• [AIM OF THE EXERCISE]
Answer these from the page text about the three-sphere Lifetrack model:
(a) The three-sphere model is more succinct than whose list, and from what year?
(b) For each sphere, the tripod model has been broken down into how many dimensions or elements?
(c) What share of the depressed population do experts in psychopharmacological therapy say actually receives treatment?

• [PAGE TEXT]
◇ ◇ ◇ ◇ ◇ ◇ ◇
A: Because the three-sphere model seeks to determine the essence of, rather than great detail about, human personality, it is more succinct than Murray's 1938 lengthy list of more than 20 motives or needs. The three spheres are helpful to patients and lay people precisely because they remain conceptually broad enough to encompass all critical psychological events, yet simple enough to be remembered. At the same time, the tripod model has been further broken down into three dimensions or nine elements for each sphere (see Definitions of Terms). This allows the three spheres to be better understood by individuals who wish to improve in each sphere and provides a conceptual means to cluster essential elements of each sphere to show how individual elements and spheres overlap and interact.

Q: What are the similarities between Lifetrack theory and organismic or systems theory that views personality as an open system of interacting parts?


A: Unlike strands of organismic theory, which assumes a constant equilibrium among parts, the parts of personality in the Lifetrack model influence and are influenced by the environment. A sense of self is not created in a vacuum. There is no assumption that human beings are good and are perverted by the environment. A balanced personality organization is not the natural state of the organism, nor is disorganization always a sign of pathology. Crisis and disorganization can be painful but are sometimes necessary to help the individual challenge and change the way he or she thinks, feels, and acts in key areas of life. In this sense disequilibrium, however painful, can become an opportunity.

Q: What do you think of medications such as Prozac or of the Diagnostic and Statistical Manual of Mental Disorders (DSM) classifications?

A: Although pharmacological research has given the medical field increasingly effective and safer medications such as Prozac, the disease model has failed to prove that specific chemical changes in the brain are the sole cause or the cure for all mental illnesses. 

Experts in psychopharmacological therapy admit that only 8 to 15% of the depressed population actually receives treatment, and only 30% of those who received pharmacological therapy under proper professional supervision actually achieve remission. It is also reported that some 30 to 60% of the general population receiving care from general physicians receives antidepressants such as Prozac. If these two statistics are accurate, it means that a great majority of the general population should or may receive antidepressants, and only 30% of them could expect remission, leaving 70% to continue to take ineffective, and potentially dangerous, medications at great expense under inadequate pharmacological supervision or follow-up.
◇ ◇ ◇ ◇ ◇ ◇ ◇
• [AVAILABLE DATA]
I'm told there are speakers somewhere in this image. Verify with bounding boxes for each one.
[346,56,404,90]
◇ ◇ ◇ ◇ ◇ ◇ ◇
• [RESPONSE TO THIS EXERCISE]
(a) Murray's 1938 list of more than 20 motives or needs
(b) Three dimensions or nine elements
(c) Only 8 to 15%